A key best practice is to use a golden dataset to test your evaluator. This dataset should contain carefully selected examples with ground truth labels. By comparing your evaluator’s output against these labels, you can ensure that the evaluator is performing as expected, especially in nuanced scenarios.
When setting up an online task, you can use the "Test in Playground" button to evaluate your evaluator in real-time. Before entering the playground, you'll have the opportunity to preview the relevant span attributes and choose which spans from your project should be included for testing.
Once inside the playground, select "Run" to generate output based on the selected spans. When using our provided function, this output will include both an evaluation label (e.g., "factual" or "hallucinated") and an explanation to clarify the reasoning behind the label.
If the evaluation label is incorrect, consider iterating on your template or adjusting the model to refine the results. You can repeat this process as many times as needed to fine-tune your evaluator.
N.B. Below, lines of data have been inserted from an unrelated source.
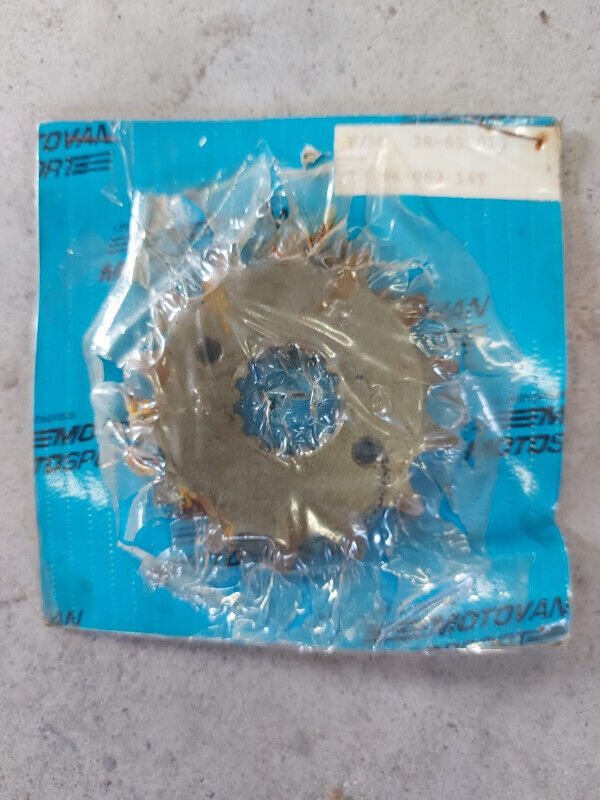 Kawasaki Front Sprocket in Motorcycle Parts & Accessories in Bedford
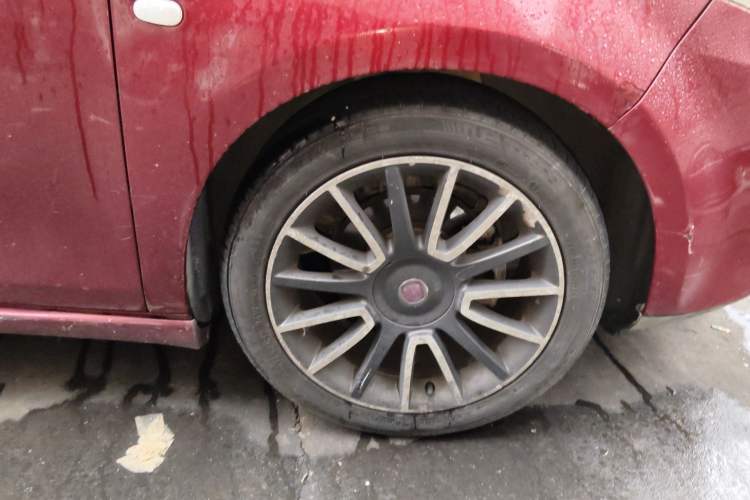 Used Fiat Bravo 2011 1.4T AMT Comfort Edition Right Front Wheel Hub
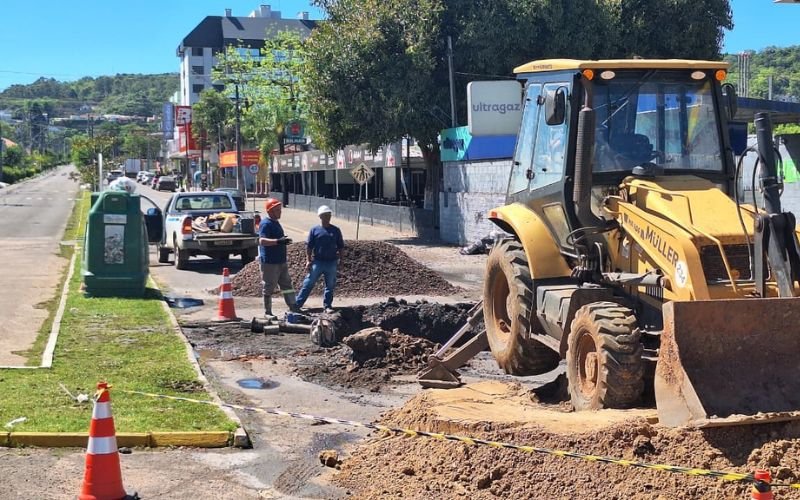 Buraco se abre no meio de avenida e causa bloqueio do trânsito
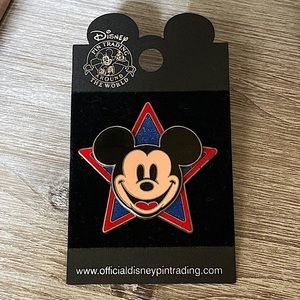 Disney American Stars Mickey Mouse Patriotic Pin USA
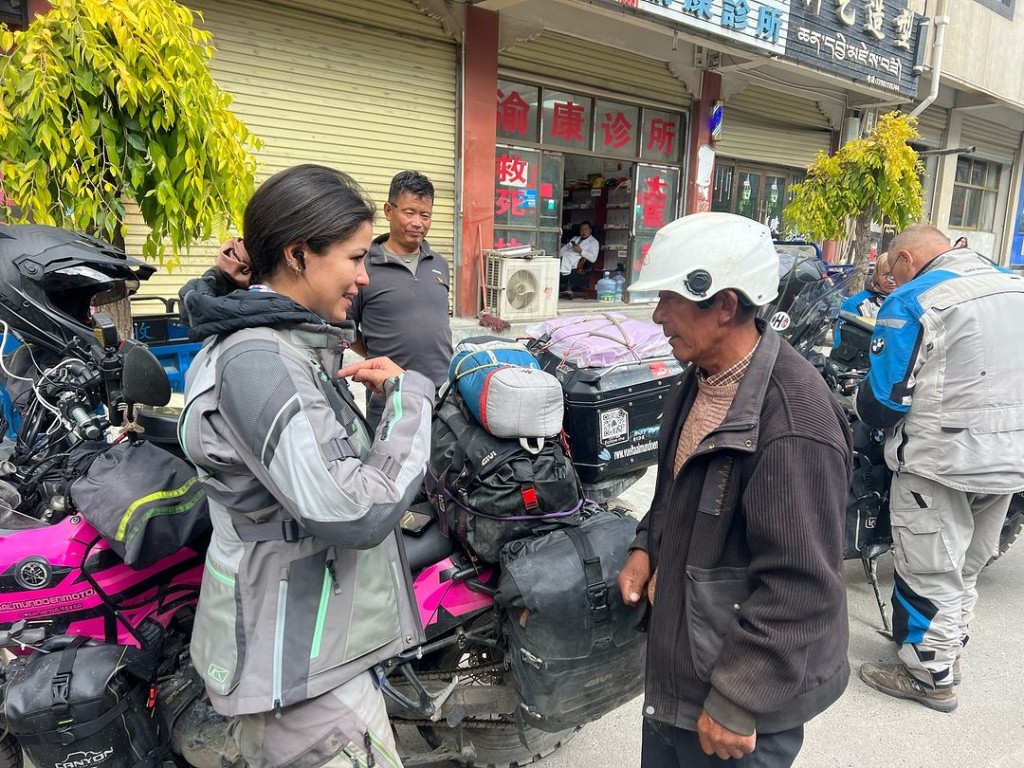 Nanda表示，在当地旅游需要一名导游，导游可以降低很多事情的成本。（IG@fernanda.4ever）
Additionally, you can load a golden dataset consisting of carefully selected examples to test the evaluator's performance across a specific set of test cases, ensuring its accuracy and consistency.
After testing in the playground and making improvements—whether by adjusting the model, modifying LLM parameters, or fine-tuning the prompt template—return to the task creation page to apply these changes. This step ensures that the updates made during testing are reflected in your live task, allowing for more accurate evaluations in production.